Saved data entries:
= Beginning of Section =

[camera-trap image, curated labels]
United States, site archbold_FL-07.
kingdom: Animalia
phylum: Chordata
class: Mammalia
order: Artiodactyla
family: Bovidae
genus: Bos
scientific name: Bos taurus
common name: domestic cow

= End of Section =

__TASK__: So that no detail is lost, give every line of the data again exactly.

__EXPECTED ANSWER__:
[camera-trap image, curated labels]
United States, site archbold_FL-07.
kingdom: Animalia
phylum: Chordata
class: Mammalia
order: Artiodactyla
family: Bovidae
genus: Bos
scientific name: Bos taurus
common name: domestic cow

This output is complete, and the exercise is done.